Modus operandi para tersangka terbilang rapi. AP, mantan Dirut INAF, diduga memanipulasi laporan keuangan tahun 2020 dengan membuat piutang/utang dan uang muka pembelian alat kesehatan (alkes) fiktif. GSR, mantan Direktur IGM, melakukan penjualan produk Panbio ke PT Promedik (anak perusahaan IGM) yang diketahui tak memiliki kemampuan finansial untuk membeli, demi mencapai target perusahaan. Sementara CSY, mantan Head of Finance IGM, membuat laporan keuangan IGM seolah sehat dengan klaim diskon fiktif dan mencari pendanaan non-perbankan untuk menutupi defisit anggaran, bahkan untuk kepentingan pribadi. Ketiga tersangka terancam hukuman berdasarkan Pasal 2 ayat (1), Pasal 3, Jo. Pasal 18 ayat (1) UU Tipikor dan pasal-pasal lainnya.
Namun, masalah Indofarma tak berhenti di korupsi. Haluannews.id mengungkap fakta mengejutkan: perusahaan ini juga terlilit pinjaman online (pinjol) pada tahun 2022. Direktur Utama INAF saat ini, Yeliandriani, membenarkan hal tersebut, bahkan mengaku perusahaan menggunakan nama karyawan untuk meminjam. Kerugian akibat pinjol ini mencapai Rp 1,26 miliar untuk PT IGM, menurut Direktur PT Bio Farma (Persero), Shadiq Akasya.

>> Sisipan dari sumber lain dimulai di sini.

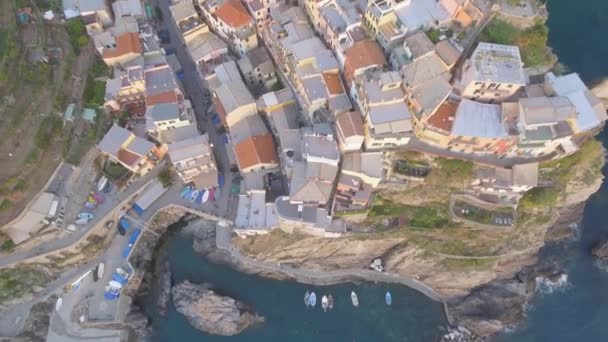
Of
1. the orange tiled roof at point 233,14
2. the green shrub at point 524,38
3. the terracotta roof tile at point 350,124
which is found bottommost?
the terracotta roof tile at point 350,124

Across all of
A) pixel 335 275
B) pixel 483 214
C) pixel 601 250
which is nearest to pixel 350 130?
pixel 483 214

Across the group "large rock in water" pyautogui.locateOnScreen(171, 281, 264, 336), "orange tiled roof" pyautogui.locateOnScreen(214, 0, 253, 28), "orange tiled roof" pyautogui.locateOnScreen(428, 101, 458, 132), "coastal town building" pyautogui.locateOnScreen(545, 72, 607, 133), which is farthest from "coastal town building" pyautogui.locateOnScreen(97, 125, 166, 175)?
"coastal town building" pyautogui.locateOnScreen(545, 72, 607, 133)

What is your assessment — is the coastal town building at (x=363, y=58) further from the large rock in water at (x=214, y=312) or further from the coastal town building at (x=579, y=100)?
the large rock in water at (x=214, y=312)

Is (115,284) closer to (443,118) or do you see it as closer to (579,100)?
(443,118)

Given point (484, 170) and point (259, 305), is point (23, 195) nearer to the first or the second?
point (259, 305)

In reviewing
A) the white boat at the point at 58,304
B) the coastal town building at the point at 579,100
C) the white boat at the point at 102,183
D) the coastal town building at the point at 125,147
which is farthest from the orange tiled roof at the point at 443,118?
the white boat at the point at 58,304

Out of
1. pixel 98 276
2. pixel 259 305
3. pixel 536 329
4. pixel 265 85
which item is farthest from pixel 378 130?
pixel 98 276

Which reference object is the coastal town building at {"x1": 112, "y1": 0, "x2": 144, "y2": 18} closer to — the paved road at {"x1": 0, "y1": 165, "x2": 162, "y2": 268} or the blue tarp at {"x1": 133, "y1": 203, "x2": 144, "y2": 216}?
the paved road at {"x1": 0, "y1": 165, "x2": 162, "y2": 268}
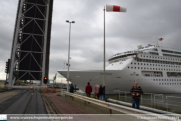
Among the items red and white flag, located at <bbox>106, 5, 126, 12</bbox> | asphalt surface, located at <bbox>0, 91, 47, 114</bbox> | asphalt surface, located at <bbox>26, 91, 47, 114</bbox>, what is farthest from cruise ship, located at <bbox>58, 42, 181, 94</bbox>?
asphalt surface, located at <bbox>26, 91, 47, 114</bbox>

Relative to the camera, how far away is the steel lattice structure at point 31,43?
30703mm

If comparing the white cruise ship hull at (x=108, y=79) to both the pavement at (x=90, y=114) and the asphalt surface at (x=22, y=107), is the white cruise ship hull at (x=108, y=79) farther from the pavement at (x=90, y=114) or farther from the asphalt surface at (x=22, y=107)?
the pavement at (x=90, y=114)

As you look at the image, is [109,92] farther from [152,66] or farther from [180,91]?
[180,91]

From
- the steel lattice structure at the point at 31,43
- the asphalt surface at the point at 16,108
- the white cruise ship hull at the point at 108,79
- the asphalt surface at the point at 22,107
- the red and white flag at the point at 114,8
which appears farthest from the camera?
the steel lattice structure at the point at 31,43

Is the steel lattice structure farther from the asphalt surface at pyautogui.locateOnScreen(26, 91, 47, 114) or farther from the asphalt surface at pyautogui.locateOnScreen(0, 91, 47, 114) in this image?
the asphalt surface at pyautogui.locateOnScreen(26, 91, 47, 114)

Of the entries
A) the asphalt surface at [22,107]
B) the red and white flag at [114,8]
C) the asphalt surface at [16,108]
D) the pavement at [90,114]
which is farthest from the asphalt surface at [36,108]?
the red and white flag at [114,8]

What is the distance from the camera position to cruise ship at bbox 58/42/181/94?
2219cm

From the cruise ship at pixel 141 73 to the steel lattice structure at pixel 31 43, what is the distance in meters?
12.6

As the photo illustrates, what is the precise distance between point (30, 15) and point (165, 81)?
109ft

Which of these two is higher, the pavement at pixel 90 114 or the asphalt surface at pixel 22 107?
the pavement at pixel 90 114

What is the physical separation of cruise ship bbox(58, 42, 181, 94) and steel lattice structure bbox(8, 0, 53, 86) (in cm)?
1255

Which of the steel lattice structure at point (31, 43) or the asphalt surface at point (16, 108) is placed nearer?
the asphalt surface at point (16, 108)

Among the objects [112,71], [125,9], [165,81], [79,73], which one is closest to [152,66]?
[165,81]

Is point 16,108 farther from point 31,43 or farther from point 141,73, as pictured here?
point 31,43
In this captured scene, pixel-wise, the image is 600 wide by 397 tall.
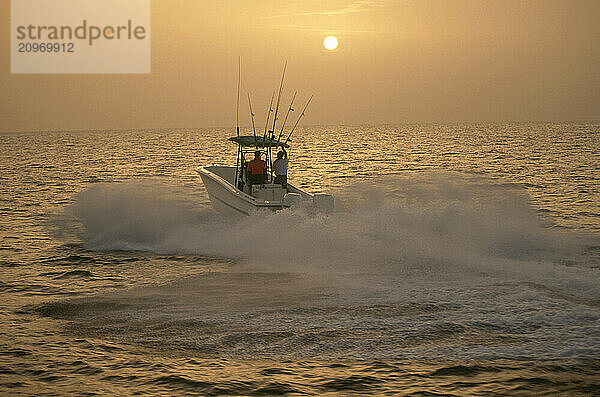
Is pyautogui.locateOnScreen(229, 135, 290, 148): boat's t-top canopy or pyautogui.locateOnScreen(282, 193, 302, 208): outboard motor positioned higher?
pyautogui.locateOnScreen(229, 135, 290, 148): boat's t-top canopy

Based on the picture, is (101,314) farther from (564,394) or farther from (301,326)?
(564,394)

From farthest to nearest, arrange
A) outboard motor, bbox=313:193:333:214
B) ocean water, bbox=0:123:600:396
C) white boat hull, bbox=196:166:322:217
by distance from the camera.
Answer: white boat hull, bbox=196:166:322:217 → outboard motor, bbox=313:193:333:214 → ocean water, bbox=0:123:600:396

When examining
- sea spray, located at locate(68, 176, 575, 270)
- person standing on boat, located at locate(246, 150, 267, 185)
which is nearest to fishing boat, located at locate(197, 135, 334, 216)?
person standing on boat, located at locate(246, 150, 267, 185)

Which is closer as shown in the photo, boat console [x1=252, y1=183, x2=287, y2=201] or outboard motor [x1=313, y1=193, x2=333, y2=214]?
outboard motor [x1=313, y1=193, x2=333, y2=214]

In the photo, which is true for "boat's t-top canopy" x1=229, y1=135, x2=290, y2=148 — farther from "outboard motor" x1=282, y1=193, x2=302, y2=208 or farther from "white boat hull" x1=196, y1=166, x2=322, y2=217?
"outboard motor" x1=282, y1=193, x2=302, y2=208

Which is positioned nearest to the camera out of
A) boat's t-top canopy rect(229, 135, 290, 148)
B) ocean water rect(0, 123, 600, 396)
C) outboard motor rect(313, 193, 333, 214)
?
ocean water rect(0, 123, 600, 396)

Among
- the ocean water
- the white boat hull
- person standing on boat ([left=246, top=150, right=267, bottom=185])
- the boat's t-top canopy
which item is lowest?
the ocean water

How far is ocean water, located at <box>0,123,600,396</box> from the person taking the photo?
7.46 meters

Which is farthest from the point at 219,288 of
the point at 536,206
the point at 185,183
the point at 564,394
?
the point at 185,183

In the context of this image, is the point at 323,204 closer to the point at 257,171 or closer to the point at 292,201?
the point at 292,201

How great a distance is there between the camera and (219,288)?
38.0 ft

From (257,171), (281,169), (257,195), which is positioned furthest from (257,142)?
(257,195)

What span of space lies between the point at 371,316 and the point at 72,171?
41.4m

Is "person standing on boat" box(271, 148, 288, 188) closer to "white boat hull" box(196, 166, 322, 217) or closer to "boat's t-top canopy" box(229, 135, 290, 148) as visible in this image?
"white boat hull" box(196, 166, 322, 217)
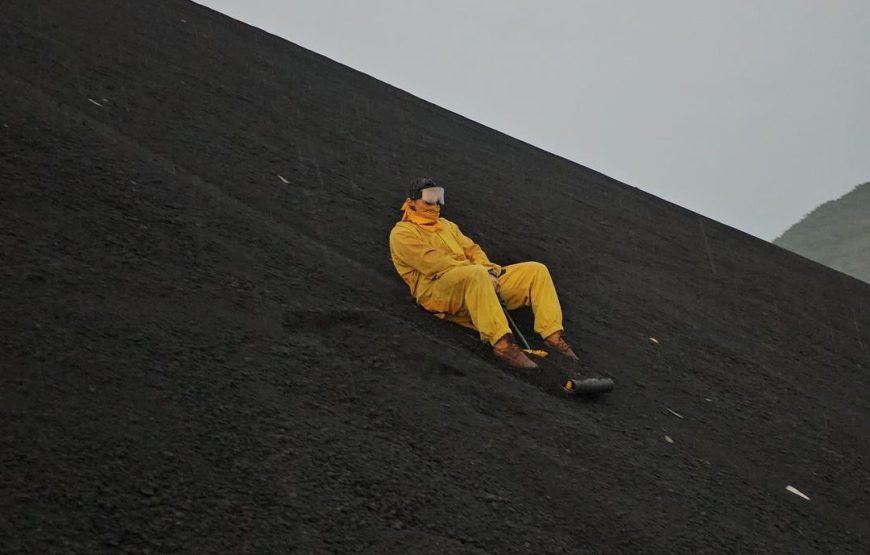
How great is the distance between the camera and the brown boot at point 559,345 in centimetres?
602

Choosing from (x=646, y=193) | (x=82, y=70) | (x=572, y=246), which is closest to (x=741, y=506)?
(x=572, y=246)

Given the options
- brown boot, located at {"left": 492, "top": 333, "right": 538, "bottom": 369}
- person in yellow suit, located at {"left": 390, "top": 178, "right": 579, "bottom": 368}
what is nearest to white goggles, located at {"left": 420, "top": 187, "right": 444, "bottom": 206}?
person in yellow suit, located at {"left": 390, "top": 178, "right": 579, "bottom": 368}

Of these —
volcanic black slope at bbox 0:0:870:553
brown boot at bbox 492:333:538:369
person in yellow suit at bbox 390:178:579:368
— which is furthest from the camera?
person in yellow suit at bbox 390:178:579:368

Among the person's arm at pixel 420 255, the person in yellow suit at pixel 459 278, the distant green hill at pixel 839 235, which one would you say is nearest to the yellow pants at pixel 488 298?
the person in yellow suit at pixel 459 278

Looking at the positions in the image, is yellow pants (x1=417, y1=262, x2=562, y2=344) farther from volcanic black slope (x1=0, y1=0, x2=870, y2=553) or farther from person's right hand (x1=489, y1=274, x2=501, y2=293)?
volcanic black slope (x1=0, y1=0, x2=870, y2=553)

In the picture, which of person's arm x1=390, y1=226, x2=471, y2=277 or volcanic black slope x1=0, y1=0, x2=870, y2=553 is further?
person's arm x1=390, y1=226, x2=471, y2=277

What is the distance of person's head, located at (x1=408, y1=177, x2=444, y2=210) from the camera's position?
19.9 ft

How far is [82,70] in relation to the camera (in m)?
8.56

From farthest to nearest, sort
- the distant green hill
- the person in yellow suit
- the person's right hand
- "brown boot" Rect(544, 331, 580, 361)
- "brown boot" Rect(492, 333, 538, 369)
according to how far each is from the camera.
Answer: the distant green hill < "brown boot" Rect(544, 331, 580, 361) < the person's right hand < the person in yellow suit < "brown boot" Rect(492, 333, 538, 369)

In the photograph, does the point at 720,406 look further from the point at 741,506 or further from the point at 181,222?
the point at 181,222

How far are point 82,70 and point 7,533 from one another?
6.81 m

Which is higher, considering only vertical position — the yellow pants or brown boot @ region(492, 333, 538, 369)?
the yellow pants

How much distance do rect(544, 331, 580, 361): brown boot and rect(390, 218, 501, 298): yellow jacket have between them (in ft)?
1.96

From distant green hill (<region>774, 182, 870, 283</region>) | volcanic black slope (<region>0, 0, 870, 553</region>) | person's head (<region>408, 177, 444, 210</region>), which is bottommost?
volcanic black slope (<region>0, 0, 870, 553</region>)
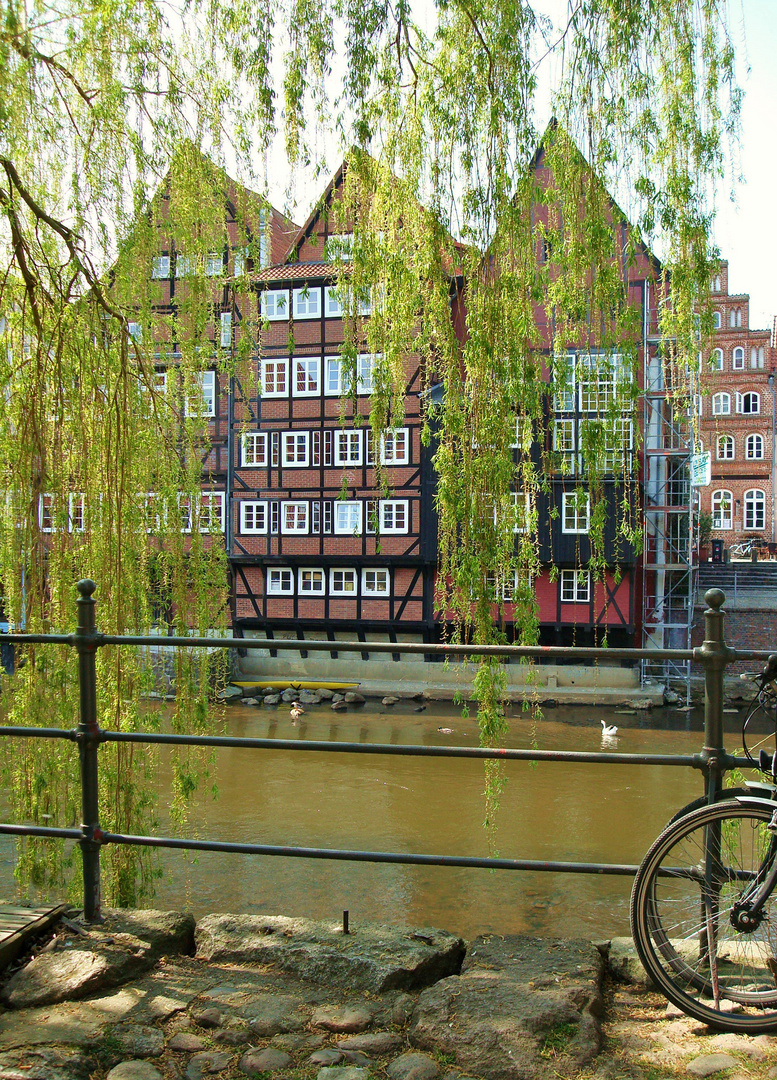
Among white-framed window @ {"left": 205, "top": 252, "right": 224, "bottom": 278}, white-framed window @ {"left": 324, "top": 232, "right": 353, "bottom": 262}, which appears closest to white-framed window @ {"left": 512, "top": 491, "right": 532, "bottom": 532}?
white-framed window @ {"left": 324, "top": 232, "right": 353, "bottom": 262}

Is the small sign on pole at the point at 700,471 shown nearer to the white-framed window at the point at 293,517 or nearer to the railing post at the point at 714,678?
the white-framed window at the point at 293,517

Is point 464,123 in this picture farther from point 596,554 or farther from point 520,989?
point 520,989

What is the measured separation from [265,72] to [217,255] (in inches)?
43.5

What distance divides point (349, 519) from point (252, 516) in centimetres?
238

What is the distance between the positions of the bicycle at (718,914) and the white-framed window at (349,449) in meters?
17.7

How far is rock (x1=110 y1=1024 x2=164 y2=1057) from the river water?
3479mm

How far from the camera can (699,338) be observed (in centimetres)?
407

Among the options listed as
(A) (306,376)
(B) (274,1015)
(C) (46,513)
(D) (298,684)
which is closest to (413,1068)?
(B) (274,1015)

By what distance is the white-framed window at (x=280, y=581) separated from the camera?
68.0 ft

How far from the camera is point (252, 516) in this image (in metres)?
20.8

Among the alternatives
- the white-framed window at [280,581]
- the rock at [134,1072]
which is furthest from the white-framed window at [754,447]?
the rock at [134,1072]

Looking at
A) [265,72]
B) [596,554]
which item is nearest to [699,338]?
[596,554]

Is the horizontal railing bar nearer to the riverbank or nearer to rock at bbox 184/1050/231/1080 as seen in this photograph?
the riverbank

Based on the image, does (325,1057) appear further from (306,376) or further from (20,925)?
(306,376)
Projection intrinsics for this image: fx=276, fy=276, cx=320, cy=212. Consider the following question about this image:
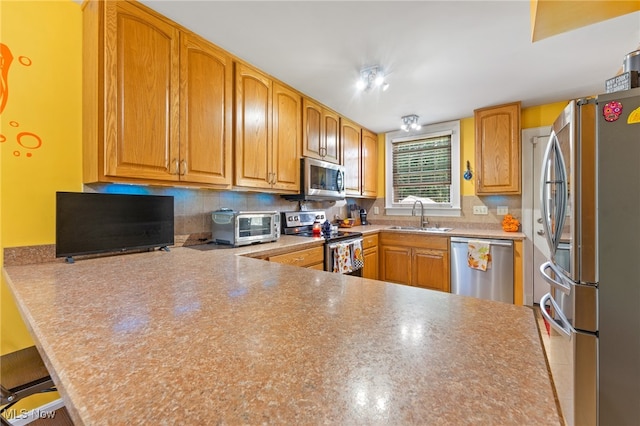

Berdasarkan IHPS II 2023 BPK, berbagai aktivitas berindikasi fraud dan kerugian ditemukan di Indofarma dan IGM, termasuk transaksi fiktif, penempatan dana deposito atas nama pribadi, dan kerja sama pengadaan alkes tanpa studi kelayakan. Total indikasi kerugian dan potensi kerugian mencapai ratusan miliar rupiah.
Kondisi keuangan INAF pun memprihatinkan. Pada September 2024, perusahaan membukukan rugi bersih Rp 166,48 miliar, meskipun lebih baik dari periode yang sama tahun sebelumnya. Penjualan bersih anjlok hingga 69,07% yoy, menyebabkan rugi bruto. Perusahaan juga mengalami gonta-ganti jajaran manajemen, yang diakui Komisaris Utama Laksono Trisnantoro terkait dengan temuan indikasi fraud dan perubahan strategi bisnis Holding BUMN Farmasi. Perombakan manajemen dan penurunan RKAP dari Rp 450 miliar menjadi Rp 250 miliar semakin memperburuk situasi. Indofarma kini tengah berupaya mengatasi masalah ini melalui program penataan perusahaan.